記事抜粋
::::::::
近江学フォーラム会員限定講座「近江のオコナイ」を開講しました

講座名:「近江のオコナイ」
日 時:平成23年10月29日(土) 10:40~12:00
場 所:成安造形大学 聚英ホール
講 師:中島誠一 氏(長浜市曳山博物館 副館長)

今年度第4回目となります近江学フォーラム会員限定講座が10月29日(土)開催されました。今回は「近江のオコナイ」と題して、この研究の第一人者である長浜市曳山博物館副館長の中島誠一先生にご登壇頂きました。
「オコナイ」とは近江の中では湖北地域と甲賀地域に今も伝わる祭礼で、巨大な餅を飾り、造花による飾り付け、乱声(らんじょう)や牛玉宝印(ごおうほういん)の授与など五穀豊穣や大漁、家内安全などを祈願する特徴的な儀礼を行う。また、天台宗との関わりも指摘され、近江に限らず西日本を中心としながら全国に広がっている。など、はじめに「オコナイ」の特徴を詳しく解説されました。
後半はスライドで近江各地の特徴的な「オコナイ」の様子を投影され、飾りの荘厳さや、餅の大きさ、また籤(くじ)や順番で決まった「トウヤ」を中心に厳格に行われる儀礼について臨場感を持って解説頂きました。
::::::::
表示データ

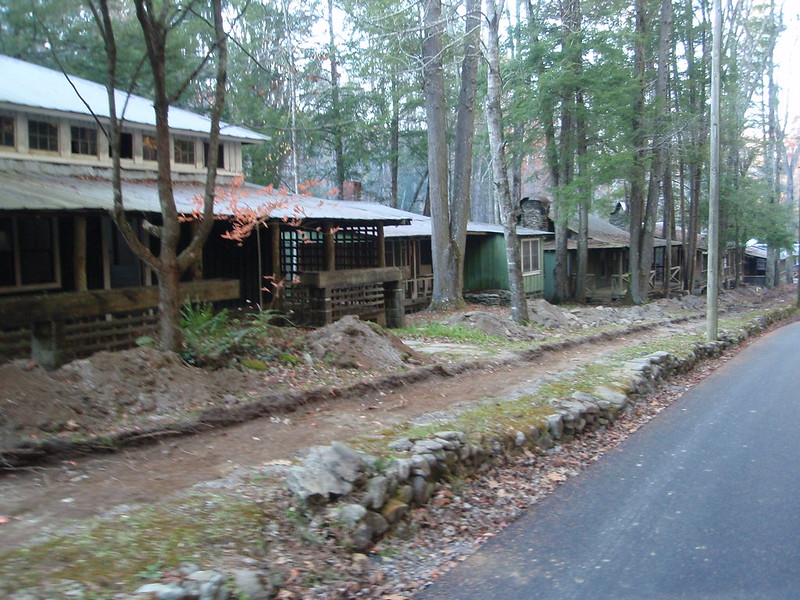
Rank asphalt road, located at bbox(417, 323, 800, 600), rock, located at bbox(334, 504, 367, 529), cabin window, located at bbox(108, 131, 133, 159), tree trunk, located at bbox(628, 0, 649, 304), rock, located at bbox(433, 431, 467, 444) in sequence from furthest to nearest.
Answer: tree trunk, located at bbox(628, 0, 649, 304) < cabin window, located at bbox(108, 131, 133, 159) < rock, located at bbox(433, 431, 467, 444) < rock, located at bbox(334, 504, 367, 529) < asphalt road, located at bbox(417, 323, 800, 600)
::::::::
指示
オコナイ講座の記事をもとに、次の問いに答えてください。
(a) 講師を務めたのは誰で、どのような役職の方ですか。
(b) 近江の中でオコナイが今も伝わるのはどの地域ですか。
(c) 儀礼の中心となる「トウヤ」は何によって決まりますか。
データはここでは一切使用しません。

解答
(a) 中島誠一氏で、長浜市曳山博物館の副館長です。
(b) 湖北地域と甲賀地域です。
(c) 籤(くじ)や順番によって決まります。